Privacy compliance doesn’t mean you have to reinvent the wheel. There are privacy frameworks that are incredibly useful in providing prescriptive advice for finding and managing data for compliance purposes. For example, the National Institute of Standards and Technology (NIST) has a helpful and instructive privacy framework that provides a blueprint for organizations to identify, assess and manage privacy risks. It provides guidance for addressing privacy at every level and reflects the collective wisdom of the community. Organizations provide input on the framework and the standard is updated over time. These frameworks try to anticipate future proofing, like how to design privacy programs and anticipate challenges that don’t exist today but may come down the road. They tend to be comprehensive in nature and address the relationship of privacy and security and other related disciplines.

  • Map, inventory and classify all your data

It would be impossible to try to manually inventory all the structured and unstructured data residing in data warehouses and elsewhere in organizations today.
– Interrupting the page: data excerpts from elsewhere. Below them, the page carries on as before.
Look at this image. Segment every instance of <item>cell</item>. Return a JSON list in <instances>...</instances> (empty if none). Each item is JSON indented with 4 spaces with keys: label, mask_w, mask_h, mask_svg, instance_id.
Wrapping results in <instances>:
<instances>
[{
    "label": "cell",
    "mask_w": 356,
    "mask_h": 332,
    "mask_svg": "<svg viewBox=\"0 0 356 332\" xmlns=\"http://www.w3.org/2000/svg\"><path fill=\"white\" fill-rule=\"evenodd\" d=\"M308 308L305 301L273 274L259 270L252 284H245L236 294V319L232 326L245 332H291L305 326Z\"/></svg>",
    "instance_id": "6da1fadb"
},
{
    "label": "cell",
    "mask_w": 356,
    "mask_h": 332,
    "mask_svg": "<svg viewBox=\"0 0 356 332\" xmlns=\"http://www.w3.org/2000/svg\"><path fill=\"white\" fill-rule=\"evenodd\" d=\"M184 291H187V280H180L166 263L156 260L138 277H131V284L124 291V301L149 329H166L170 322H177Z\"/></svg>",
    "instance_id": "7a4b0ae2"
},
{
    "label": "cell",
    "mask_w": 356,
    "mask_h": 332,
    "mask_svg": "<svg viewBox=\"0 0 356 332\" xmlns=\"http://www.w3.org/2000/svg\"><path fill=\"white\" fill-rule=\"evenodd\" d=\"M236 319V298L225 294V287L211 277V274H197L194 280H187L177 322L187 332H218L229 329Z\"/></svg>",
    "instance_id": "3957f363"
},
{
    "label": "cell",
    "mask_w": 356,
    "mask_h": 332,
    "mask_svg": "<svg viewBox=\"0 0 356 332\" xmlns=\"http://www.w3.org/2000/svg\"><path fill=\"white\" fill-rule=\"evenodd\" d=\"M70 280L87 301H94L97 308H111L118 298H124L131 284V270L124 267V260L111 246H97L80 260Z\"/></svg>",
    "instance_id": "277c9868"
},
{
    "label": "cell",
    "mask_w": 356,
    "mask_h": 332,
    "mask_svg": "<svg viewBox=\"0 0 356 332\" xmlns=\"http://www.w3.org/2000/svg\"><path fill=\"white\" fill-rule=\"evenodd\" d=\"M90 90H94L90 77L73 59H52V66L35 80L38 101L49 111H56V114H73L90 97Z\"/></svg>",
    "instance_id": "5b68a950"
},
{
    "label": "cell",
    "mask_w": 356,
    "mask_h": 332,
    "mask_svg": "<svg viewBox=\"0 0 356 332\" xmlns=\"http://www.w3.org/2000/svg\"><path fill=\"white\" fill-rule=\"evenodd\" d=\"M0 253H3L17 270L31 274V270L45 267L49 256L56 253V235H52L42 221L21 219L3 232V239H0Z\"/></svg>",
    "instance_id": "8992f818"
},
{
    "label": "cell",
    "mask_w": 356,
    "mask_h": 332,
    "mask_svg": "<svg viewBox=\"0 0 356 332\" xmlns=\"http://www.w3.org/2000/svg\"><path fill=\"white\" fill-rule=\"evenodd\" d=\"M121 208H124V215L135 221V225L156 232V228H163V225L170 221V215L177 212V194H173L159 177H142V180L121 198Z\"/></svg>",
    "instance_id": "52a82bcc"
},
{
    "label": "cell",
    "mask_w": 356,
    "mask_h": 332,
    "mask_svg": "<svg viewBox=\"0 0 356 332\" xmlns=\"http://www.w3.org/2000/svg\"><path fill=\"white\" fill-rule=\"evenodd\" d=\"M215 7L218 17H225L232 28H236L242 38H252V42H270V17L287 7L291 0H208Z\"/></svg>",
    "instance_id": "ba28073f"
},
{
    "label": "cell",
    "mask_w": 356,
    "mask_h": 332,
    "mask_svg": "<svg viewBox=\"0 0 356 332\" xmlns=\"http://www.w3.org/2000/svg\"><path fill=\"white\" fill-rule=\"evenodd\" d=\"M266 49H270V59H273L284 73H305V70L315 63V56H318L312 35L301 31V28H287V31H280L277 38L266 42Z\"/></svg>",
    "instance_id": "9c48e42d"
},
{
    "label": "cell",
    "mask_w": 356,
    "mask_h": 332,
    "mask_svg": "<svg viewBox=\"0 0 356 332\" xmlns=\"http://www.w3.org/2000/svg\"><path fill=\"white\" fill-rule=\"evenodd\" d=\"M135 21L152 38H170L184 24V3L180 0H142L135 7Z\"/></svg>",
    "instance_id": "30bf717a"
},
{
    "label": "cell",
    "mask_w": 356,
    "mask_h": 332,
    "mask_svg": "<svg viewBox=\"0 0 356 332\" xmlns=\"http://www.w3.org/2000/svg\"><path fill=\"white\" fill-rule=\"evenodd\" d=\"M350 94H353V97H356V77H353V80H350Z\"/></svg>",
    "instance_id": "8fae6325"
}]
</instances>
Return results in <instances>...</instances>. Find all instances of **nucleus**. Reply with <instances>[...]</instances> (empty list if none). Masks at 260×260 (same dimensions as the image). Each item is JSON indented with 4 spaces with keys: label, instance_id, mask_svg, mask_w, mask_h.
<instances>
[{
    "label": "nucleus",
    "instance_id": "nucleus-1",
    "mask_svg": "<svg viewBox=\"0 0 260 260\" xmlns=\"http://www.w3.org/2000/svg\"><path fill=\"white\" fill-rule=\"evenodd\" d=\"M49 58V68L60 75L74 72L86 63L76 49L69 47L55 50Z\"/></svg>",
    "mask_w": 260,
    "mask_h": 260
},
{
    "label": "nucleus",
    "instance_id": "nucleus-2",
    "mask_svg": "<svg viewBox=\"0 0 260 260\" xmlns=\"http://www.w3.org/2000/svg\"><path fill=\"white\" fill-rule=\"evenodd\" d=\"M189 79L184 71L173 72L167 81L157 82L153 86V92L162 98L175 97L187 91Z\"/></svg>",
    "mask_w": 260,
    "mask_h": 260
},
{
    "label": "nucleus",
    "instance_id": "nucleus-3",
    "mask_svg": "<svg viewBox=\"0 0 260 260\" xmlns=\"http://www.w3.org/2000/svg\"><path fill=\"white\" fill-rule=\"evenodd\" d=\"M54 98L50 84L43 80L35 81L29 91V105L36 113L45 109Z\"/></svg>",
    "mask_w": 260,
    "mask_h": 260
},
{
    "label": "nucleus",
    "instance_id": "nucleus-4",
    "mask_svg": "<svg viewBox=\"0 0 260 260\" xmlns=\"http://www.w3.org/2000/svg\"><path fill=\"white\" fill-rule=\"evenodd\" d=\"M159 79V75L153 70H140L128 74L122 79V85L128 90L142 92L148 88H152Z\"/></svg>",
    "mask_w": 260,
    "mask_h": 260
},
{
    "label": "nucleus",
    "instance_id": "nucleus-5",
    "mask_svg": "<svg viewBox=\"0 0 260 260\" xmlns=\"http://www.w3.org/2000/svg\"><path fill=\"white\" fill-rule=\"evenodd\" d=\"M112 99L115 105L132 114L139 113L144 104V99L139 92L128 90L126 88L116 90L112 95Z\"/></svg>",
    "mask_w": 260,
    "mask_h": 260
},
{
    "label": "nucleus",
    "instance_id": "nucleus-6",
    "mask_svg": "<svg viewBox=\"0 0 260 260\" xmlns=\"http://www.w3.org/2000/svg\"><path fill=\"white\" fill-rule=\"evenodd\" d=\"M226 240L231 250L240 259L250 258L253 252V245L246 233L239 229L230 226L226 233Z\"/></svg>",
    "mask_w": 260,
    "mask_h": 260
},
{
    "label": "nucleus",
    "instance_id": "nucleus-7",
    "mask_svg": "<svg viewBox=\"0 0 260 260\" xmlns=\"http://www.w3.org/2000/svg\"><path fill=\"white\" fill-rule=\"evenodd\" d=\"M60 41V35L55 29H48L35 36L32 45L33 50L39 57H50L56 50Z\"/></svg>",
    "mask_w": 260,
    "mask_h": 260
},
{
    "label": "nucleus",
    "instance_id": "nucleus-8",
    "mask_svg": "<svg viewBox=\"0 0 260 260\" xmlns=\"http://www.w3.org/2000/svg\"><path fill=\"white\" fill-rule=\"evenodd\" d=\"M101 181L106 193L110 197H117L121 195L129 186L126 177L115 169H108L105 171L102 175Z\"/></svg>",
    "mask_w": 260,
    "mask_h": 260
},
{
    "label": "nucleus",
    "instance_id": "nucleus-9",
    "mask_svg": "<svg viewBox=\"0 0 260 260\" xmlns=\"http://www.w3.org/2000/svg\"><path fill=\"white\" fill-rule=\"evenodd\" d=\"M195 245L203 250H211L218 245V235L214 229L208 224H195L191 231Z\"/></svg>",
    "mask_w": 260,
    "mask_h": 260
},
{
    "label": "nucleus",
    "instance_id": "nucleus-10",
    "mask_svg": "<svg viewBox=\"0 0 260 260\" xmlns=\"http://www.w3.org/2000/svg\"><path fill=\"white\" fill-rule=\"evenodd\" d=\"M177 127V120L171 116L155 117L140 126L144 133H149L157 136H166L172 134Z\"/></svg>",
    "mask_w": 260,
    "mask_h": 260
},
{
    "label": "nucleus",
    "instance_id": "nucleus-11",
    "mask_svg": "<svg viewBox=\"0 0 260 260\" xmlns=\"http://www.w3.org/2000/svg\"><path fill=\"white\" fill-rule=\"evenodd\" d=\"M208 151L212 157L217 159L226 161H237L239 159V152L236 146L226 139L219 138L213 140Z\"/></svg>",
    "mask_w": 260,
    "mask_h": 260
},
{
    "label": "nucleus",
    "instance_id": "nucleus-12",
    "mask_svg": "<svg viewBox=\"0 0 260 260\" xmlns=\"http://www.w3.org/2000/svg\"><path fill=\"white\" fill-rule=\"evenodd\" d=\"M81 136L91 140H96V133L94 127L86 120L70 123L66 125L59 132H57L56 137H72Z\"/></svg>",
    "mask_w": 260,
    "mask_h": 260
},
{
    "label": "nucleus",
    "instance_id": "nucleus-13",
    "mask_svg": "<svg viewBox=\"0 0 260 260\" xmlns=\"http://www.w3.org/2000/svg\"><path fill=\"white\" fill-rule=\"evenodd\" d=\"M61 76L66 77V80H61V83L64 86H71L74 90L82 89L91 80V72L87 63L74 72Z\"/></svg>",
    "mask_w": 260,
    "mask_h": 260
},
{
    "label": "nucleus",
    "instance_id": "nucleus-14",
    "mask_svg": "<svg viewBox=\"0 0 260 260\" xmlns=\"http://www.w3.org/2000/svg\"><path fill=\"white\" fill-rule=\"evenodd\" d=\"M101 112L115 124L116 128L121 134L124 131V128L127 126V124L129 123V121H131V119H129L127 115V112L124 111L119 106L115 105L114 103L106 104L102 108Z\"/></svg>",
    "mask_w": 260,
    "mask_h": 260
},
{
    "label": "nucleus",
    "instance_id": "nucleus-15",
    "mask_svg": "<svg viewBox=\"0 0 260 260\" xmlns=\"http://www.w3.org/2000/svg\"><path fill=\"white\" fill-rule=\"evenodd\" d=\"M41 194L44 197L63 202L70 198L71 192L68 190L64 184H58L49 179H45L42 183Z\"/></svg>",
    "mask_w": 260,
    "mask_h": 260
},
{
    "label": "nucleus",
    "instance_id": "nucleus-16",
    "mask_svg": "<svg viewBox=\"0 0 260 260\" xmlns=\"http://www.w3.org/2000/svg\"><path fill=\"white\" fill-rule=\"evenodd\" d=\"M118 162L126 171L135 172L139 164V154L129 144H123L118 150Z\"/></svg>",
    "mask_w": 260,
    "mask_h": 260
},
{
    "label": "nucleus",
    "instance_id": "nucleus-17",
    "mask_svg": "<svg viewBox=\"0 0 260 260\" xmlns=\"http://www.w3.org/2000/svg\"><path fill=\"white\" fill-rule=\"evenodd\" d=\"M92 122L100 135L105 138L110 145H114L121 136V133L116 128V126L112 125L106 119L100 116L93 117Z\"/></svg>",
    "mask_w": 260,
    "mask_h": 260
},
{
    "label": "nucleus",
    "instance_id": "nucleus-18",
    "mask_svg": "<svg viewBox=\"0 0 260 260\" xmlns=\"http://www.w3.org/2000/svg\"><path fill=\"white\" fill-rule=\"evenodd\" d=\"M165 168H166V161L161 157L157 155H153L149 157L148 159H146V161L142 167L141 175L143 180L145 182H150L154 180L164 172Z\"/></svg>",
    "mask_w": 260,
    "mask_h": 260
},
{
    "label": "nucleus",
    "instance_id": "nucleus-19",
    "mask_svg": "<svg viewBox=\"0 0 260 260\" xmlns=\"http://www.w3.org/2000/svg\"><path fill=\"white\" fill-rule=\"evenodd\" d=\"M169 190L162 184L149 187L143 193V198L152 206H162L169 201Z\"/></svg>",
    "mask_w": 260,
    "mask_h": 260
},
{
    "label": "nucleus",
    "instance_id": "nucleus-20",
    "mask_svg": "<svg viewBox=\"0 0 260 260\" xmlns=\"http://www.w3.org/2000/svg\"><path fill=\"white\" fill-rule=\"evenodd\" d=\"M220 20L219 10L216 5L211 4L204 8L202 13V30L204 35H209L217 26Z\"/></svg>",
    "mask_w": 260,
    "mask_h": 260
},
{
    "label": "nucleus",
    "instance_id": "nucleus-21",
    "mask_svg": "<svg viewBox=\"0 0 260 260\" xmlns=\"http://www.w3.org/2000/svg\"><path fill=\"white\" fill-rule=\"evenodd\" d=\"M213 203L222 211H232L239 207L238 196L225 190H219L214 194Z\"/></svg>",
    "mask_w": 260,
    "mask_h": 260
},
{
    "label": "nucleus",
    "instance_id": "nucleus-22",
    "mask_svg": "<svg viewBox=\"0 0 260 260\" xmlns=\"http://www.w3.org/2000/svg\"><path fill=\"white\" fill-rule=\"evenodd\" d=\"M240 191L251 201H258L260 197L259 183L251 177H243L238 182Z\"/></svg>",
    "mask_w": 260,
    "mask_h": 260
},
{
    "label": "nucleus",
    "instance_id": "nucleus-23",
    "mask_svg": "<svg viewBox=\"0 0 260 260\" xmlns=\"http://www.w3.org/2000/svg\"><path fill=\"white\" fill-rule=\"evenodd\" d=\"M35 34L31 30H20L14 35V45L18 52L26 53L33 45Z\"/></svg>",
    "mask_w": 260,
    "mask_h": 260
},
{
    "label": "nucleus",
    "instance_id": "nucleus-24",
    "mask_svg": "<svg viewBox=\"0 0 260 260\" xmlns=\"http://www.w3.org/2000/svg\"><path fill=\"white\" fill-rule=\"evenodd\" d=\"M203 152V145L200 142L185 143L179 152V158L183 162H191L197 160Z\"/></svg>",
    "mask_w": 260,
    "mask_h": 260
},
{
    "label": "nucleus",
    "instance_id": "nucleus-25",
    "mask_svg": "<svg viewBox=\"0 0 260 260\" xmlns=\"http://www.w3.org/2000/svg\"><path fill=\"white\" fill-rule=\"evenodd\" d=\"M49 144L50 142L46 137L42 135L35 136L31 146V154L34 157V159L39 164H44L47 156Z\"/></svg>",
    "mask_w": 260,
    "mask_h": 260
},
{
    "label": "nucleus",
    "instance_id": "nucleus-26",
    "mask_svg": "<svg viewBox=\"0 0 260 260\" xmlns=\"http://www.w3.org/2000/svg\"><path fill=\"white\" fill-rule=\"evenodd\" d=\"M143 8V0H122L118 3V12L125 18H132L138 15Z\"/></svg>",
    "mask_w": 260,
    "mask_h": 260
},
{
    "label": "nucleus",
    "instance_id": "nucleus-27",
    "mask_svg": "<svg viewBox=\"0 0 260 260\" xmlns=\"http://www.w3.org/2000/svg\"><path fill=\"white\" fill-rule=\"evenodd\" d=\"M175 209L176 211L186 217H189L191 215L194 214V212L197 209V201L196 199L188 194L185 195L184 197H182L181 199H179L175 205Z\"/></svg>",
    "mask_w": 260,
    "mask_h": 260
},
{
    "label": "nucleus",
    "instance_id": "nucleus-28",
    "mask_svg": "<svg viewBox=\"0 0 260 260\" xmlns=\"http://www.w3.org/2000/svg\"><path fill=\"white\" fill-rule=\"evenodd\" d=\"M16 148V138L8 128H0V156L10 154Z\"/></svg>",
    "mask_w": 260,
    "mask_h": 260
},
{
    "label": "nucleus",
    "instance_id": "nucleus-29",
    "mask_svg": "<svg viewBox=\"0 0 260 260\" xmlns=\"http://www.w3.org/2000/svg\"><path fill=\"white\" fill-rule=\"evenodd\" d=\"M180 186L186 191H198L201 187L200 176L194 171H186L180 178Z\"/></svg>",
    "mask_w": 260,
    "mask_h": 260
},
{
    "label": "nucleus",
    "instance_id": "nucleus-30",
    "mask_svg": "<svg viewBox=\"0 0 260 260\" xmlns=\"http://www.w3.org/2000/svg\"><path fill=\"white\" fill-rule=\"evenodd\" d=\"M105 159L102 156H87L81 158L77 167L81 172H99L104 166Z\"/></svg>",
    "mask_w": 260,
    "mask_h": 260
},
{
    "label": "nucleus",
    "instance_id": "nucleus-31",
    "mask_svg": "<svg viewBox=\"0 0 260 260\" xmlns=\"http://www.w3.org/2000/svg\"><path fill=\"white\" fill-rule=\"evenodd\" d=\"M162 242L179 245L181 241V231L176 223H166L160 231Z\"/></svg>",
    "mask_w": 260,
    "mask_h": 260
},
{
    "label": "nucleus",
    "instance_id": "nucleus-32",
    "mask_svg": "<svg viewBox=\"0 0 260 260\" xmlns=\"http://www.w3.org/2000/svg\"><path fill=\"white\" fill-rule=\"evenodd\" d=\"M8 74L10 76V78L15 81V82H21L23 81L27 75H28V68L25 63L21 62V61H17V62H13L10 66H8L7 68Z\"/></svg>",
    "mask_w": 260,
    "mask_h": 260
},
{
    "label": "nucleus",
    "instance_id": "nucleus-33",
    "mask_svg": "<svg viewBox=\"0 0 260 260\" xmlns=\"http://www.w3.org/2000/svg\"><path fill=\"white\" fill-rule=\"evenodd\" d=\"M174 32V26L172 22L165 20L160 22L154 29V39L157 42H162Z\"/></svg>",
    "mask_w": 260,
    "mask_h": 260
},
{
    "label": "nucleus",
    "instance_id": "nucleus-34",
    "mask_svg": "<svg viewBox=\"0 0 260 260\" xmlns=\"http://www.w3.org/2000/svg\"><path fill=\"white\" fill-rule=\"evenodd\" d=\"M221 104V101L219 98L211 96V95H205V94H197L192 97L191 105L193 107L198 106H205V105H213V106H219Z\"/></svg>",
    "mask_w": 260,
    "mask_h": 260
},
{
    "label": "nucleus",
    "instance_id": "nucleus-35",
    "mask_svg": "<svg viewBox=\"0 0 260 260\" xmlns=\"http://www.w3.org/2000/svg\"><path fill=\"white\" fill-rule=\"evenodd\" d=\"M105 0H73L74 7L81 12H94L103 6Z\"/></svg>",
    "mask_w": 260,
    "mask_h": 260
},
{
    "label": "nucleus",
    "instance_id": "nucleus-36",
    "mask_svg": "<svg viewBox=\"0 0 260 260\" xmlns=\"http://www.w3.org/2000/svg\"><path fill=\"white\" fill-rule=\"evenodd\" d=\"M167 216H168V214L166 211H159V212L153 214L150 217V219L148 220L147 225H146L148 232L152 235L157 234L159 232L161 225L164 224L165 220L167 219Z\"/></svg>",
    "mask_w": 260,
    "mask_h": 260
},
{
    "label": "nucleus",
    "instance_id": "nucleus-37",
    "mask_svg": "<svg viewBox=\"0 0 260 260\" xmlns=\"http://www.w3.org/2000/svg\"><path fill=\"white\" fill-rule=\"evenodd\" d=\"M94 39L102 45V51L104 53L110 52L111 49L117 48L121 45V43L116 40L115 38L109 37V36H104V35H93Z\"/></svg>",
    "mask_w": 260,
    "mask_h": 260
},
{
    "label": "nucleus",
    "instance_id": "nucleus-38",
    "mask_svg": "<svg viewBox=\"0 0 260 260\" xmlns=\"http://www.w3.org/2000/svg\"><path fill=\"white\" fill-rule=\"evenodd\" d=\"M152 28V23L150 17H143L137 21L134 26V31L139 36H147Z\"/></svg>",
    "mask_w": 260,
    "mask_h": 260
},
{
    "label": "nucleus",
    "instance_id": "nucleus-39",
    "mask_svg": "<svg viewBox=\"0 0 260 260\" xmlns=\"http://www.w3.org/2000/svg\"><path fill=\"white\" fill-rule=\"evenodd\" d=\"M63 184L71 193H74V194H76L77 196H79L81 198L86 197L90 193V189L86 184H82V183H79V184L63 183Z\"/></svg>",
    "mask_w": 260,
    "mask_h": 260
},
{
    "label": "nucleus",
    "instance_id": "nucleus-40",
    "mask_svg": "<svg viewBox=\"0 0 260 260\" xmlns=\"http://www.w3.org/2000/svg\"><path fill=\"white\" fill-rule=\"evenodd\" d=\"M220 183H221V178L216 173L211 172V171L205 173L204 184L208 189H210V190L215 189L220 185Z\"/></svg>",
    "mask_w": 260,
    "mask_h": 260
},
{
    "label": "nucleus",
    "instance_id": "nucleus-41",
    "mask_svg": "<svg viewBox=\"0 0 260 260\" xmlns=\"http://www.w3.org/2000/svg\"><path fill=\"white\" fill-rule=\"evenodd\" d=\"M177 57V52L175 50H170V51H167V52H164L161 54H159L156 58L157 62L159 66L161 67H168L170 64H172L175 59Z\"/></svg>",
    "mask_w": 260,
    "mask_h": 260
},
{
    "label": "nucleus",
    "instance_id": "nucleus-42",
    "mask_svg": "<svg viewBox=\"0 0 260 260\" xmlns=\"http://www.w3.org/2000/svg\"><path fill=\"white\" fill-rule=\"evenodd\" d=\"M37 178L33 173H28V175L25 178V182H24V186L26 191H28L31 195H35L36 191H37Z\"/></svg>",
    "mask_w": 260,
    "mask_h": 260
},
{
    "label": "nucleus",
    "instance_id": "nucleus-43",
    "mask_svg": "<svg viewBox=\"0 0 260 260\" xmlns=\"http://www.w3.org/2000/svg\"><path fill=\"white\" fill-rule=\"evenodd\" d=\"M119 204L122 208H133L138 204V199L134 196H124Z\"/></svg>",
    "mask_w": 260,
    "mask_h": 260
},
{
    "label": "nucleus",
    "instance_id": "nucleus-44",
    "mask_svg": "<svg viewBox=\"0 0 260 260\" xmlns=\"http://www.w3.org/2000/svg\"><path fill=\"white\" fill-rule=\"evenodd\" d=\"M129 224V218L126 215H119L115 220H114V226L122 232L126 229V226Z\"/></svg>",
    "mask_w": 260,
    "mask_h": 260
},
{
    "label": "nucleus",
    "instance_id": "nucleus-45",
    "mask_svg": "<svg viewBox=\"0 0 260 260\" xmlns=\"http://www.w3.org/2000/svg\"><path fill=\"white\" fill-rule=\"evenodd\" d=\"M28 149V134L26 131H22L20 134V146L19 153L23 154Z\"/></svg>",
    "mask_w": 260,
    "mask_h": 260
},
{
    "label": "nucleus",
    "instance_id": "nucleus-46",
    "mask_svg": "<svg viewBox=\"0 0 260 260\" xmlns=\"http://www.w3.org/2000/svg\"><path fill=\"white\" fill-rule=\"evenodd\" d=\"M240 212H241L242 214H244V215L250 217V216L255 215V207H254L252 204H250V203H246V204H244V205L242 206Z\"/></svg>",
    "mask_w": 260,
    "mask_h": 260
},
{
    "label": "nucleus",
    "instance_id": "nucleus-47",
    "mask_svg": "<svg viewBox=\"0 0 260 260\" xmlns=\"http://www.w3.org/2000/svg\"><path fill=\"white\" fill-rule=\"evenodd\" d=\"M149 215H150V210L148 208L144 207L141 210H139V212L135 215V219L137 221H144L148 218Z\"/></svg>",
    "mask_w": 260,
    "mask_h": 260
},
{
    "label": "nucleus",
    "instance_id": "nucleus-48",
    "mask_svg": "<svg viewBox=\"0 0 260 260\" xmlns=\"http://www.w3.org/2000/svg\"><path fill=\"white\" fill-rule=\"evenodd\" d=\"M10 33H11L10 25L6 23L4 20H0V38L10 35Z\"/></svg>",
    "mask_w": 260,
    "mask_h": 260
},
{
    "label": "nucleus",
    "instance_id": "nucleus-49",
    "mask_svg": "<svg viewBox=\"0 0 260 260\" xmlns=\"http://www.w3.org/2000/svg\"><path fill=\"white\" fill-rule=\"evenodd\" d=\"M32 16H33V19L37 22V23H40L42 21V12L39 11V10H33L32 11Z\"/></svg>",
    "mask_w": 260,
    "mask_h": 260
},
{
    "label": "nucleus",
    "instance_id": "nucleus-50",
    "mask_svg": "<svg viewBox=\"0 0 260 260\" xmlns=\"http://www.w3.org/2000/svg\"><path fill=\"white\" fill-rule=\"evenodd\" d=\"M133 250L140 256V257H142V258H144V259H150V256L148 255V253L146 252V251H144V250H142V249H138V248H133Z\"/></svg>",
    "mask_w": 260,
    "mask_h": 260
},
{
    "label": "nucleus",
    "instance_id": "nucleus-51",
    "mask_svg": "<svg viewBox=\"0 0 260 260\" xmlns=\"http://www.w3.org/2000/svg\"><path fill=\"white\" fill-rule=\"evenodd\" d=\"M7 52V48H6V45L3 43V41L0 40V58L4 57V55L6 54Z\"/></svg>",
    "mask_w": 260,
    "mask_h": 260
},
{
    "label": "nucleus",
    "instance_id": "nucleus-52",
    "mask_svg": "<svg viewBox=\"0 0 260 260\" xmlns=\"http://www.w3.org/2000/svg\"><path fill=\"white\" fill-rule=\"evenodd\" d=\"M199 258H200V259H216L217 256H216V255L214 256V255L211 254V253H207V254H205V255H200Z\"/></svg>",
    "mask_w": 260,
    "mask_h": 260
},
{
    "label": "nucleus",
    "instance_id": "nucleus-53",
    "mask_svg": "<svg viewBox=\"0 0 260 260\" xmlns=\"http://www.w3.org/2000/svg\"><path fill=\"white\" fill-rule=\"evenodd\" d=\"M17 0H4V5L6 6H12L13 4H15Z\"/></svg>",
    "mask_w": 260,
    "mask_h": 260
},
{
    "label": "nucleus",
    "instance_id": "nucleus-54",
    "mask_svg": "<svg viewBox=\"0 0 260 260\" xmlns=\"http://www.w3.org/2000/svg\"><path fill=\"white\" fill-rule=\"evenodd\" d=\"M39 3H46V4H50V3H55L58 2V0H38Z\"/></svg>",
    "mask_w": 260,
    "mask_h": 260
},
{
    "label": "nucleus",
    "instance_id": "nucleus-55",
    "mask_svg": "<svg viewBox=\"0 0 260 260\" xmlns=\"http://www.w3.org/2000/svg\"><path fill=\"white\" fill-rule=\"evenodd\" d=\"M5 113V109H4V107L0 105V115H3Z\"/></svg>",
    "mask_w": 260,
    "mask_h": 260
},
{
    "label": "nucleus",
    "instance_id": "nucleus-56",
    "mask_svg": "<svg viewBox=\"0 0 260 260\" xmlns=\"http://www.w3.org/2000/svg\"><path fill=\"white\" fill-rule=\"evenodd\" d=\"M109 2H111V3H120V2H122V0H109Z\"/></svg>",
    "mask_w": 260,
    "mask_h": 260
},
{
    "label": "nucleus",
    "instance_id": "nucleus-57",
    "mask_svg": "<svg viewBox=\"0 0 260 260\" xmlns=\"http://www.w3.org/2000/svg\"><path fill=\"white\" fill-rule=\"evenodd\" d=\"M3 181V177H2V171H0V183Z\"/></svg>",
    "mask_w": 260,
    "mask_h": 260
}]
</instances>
Companies need to deploy privacy-centric data discovery systems to be able to distinguish the information they have that would be considered personal data under regulations that apply to them and understand identity based on whose data they have, where it resides and how it is used. Machine Learning can be used to automate these processes, replacing manual search and find efforts with surveys and spreadsheets. Because the regulations have expanded the definition of personal information, it’s not enough for companies to just find data of a particular type; they need to figure out if the data is associated with an individual, and if so, which person. Linking all the data a company collects, processes and shares to a specific individual is crucial for compliance.

  • Automate privacy workflows

Mapping, inventory and classification serve as the foundation for automation of key compliance requirements of privacy regulations. Organizations need to have the ability to fulfill new obligations like responding to requests from people who want to opt-out or delete their data and verify their identities, as detailed in latest draft guidance released in October by the California State Attorney General’s office. CCPA enforcement is focused on unauthorized third-party data sharing and deletion request fulfillment. Those are workflow processes that can — and should be — automated to ensure continuous compliance going forward.

  • Prepare for sustainable compliance

Compliance can’t be viewed as a single act or point-in-time event because data in your organization is constantly changing and moving around. Fulfilling user requests is an ongoing process, so you have to make sure you can respond at scale as the data state grows and changes. This requires tools to continuously map and automate to allow you to maintain compliance on a greater scale as things change over time. A recent survey found that only half of respondents said they were compliant by the May 25, 2018, GDPR deadline, despite having two years’ notice, and most took seven months or longer to get there. The CCPA takes effect January 1, 2020, and enforcement begins July 1, 2020. It’s never too early to get started, but it can be too late.

There is much to consider on the road to achieving CCPA (and even GDPR) compliance, but understanding what personal information is critical. Knowing where all your data resides and how it’s classified will help ensure that the data is accurate and managed properly under the new regulations. This personal data quagmire will get even worse as additional states enact data privacy legislation and if a federal law is adopted, but setting up systems to discover and identify data and enable new governance processes now will help with compliance regardless of what future regulations call for.